> INPUT DATA

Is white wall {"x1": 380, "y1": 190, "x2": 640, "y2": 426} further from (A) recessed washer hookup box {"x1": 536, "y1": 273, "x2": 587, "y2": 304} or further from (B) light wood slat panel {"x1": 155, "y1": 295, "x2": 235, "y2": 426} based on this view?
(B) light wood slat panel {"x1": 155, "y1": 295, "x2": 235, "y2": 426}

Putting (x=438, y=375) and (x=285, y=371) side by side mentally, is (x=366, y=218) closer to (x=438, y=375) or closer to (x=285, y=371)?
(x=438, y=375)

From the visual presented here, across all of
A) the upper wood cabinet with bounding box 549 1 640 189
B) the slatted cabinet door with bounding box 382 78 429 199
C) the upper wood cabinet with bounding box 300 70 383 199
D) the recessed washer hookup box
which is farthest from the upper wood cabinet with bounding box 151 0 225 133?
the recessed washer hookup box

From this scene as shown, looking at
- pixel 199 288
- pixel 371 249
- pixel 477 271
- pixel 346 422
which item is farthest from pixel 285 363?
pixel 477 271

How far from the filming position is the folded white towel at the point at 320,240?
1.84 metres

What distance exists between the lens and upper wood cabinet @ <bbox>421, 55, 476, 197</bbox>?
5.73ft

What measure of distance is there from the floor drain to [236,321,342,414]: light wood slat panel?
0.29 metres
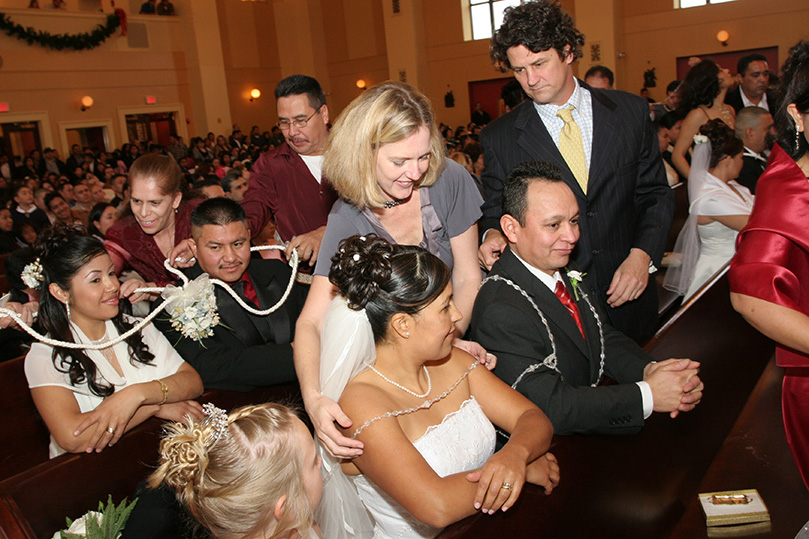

> AIM
Set down the material word for word, from the line with "From this scene as shown, looking at" through the end of the material, and leave out the pictures.

> THE REPLY
From this scene as shown, looking at
- pixel 199 288
- pixel 371 249
- pixel 477 271
- pixel 346 422
which item is farthest from pixel 285 363?
pixel 477 271

How far from the filming position is the folded white towel at the point at 320,240?
1.84 metres

What distance exists between the lens and upper wood cabinet @ <bbox>421, 55, 476, 197</bbox>?
5.73ft

What measure of distance is there from the floor drain to [236,321,342,414]: light wood slat panel?
0.29 metres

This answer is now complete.